Hanlon Gas has already started work on the south side of the lake, putting up warning signs and updating the pipeline in the area.
"It just gives me peace of mind to know they're doing everything they can to protect the water and the people around it," said Gary Lister, another Eastland resident.
Johnson said it is certainly nothing that has not been done before, and the company is taking every safety precaution they can, to reduce the risk of a leak.
"If any gas was to vent in the water, our opinion is that it would bubble up to the surface and disperse into the atmosphere."
But Johnson said as far as they are concerned, the pipe is safe as is.
"They don't know that until they get under there and inspect every inch of pipe there is to make sure it's safe and if they do that, I'd be fine with it really," Jones said.
The company said they hired a professional diver in 2011 to go bank to bank in Lake Leon and verify the pipe is buried under the lake bed and found that it was.
"However, as a next step, at our expense, we're going to install a liner inside the pipe. It's polyethylene and it's a tite-liner process," Johnson said.

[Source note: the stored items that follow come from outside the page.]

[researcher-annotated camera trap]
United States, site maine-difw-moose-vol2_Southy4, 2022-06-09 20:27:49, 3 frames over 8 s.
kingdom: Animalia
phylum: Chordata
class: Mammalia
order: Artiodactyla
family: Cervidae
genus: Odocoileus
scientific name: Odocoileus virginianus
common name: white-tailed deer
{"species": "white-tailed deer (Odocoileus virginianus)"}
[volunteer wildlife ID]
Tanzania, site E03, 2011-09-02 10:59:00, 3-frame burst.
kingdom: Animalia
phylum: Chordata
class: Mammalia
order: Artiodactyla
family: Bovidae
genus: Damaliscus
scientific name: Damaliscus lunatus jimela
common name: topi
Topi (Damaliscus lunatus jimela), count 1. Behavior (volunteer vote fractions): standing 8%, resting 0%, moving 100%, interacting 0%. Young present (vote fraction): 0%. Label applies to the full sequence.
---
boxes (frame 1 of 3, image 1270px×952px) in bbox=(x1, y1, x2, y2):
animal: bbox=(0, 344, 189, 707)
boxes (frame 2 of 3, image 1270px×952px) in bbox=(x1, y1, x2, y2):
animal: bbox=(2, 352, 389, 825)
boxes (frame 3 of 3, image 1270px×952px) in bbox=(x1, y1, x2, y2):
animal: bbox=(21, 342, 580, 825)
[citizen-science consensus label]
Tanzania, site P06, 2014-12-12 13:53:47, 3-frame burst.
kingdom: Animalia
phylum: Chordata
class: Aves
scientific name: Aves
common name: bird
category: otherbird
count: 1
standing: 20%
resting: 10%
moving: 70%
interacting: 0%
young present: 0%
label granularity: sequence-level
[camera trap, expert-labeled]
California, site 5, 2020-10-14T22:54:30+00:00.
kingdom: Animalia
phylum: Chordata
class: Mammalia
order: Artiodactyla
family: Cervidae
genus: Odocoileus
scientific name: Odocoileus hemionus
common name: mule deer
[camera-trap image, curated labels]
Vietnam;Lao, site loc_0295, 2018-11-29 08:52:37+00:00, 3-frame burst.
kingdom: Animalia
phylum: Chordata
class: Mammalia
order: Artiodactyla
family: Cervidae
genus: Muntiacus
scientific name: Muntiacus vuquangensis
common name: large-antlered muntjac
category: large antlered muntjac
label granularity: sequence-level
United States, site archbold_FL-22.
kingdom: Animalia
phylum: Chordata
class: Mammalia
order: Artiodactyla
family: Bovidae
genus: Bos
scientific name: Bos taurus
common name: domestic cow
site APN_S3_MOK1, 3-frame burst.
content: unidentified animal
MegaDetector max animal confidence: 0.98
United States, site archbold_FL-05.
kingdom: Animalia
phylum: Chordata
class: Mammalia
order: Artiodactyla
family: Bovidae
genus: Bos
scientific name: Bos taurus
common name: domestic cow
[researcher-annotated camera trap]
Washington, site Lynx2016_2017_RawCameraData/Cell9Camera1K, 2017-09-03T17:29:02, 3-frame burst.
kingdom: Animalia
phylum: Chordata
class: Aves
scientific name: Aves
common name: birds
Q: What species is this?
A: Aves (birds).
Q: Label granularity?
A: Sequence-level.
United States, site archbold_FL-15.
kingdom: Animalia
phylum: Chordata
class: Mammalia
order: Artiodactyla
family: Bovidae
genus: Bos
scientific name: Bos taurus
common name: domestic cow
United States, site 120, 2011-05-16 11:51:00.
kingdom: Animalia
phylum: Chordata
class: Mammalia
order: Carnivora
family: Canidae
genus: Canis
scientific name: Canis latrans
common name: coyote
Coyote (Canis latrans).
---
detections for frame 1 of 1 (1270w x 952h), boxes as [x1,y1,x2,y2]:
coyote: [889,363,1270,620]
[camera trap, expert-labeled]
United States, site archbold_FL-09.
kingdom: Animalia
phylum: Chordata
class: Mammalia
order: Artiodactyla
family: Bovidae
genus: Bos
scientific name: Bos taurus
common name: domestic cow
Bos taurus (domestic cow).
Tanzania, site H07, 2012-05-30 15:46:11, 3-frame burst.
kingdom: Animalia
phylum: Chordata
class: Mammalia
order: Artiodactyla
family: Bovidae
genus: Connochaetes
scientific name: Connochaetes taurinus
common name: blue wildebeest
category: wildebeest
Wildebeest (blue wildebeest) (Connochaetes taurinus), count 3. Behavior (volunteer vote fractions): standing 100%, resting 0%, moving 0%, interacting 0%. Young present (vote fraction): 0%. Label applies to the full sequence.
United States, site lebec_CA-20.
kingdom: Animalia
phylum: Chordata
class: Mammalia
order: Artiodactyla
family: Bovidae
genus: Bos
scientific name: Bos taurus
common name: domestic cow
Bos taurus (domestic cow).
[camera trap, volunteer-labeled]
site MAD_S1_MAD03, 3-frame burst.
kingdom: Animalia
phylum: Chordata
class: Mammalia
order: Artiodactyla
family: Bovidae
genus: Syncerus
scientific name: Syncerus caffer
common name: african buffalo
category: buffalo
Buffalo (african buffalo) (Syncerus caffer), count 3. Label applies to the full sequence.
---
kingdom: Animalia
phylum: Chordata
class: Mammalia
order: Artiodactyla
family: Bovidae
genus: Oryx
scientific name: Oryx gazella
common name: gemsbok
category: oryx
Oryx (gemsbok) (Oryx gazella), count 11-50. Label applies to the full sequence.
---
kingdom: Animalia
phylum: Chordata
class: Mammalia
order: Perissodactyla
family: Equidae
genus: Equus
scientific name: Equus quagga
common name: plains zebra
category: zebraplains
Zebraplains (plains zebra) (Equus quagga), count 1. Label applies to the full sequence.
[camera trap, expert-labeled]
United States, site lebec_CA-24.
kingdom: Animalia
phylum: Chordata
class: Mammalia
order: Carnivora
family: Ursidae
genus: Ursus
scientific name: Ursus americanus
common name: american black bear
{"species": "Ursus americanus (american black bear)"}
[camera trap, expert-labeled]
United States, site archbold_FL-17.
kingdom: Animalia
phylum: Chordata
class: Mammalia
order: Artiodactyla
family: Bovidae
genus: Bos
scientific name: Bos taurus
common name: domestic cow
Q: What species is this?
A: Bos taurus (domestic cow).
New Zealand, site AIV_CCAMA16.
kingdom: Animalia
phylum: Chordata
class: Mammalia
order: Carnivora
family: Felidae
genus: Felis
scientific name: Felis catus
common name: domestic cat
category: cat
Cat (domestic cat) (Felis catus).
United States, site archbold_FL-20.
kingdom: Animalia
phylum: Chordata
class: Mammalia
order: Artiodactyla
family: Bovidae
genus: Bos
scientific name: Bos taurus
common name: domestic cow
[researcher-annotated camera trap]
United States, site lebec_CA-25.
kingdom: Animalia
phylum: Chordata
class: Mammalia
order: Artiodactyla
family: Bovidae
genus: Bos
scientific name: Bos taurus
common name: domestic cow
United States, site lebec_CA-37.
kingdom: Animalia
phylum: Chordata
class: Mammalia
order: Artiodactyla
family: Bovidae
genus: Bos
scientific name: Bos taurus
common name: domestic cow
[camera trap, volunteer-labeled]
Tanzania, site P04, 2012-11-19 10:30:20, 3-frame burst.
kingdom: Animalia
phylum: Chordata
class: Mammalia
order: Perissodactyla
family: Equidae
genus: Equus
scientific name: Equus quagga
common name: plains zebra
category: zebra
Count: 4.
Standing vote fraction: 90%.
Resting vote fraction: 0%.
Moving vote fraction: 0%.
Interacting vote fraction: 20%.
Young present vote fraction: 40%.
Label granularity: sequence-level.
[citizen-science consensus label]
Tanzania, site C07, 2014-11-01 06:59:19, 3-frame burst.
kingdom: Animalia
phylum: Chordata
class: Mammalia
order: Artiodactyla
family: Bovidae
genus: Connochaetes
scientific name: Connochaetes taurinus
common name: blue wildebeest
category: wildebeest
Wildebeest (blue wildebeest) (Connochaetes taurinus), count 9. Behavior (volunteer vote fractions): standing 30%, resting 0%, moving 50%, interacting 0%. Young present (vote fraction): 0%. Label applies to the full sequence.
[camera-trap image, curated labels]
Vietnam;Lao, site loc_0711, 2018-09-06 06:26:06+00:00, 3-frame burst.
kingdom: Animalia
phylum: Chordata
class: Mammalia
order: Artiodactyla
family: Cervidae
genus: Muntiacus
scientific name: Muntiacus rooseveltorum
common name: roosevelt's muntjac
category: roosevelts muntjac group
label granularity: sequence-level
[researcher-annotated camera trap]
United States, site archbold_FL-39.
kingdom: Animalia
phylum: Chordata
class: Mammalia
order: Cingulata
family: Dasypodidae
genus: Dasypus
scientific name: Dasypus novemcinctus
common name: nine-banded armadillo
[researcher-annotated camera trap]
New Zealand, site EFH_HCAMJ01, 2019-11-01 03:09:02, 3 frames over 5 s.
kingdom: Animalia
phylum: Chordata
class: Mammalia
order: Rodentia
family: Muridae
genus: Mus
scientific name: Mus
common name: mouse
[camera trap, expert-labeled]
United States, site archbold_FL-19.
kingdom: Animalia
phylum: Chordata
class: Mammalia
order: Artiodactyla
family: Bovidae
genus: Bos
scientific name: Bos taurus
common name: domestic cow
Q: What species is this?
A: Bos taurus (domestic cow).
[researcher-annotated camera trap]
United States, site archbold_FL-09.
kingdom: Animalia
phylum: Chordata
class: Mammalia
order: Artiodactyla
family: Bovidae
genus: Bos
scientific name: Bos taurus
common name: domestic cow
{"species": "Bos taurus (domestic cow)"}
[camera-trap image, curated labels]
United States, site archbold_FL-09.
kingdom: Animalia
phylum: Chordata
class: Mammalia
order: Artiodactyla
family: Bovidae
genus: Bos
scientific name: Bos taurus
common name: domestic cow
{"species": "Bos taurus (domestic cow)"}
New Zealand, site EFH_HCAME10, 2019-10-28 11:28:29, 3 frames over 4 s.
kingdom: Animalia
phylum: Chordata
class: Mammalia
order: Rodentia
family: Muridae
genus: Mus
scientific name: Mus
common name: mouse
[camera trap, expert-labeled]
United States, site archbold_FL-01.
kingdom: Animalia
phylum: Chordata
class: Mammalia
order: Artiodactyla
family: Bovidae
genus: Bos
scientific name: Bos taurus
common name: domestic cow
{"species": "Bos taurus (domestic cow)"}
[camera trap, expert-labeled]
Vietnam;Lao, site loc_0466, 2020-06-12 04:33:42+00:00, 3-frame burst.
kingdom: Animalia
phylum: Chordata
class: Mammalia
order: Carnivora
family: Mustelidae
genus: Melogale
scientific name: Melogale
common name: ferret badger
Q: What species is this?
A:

City officials are not as convinced -- Eastland City Manager Ron Holliday has spoken out against the use of the pipeline, citing safety issues and possible contamination of the lake.
A liner, visual inspection, and pressure tests, and yet it seems this battle is just beginning.
The Eastland County Water Supply District, which has jurisdiction over the lake, has referred all questions to their lawyer, who said Tuesday he could not comment on pending issues.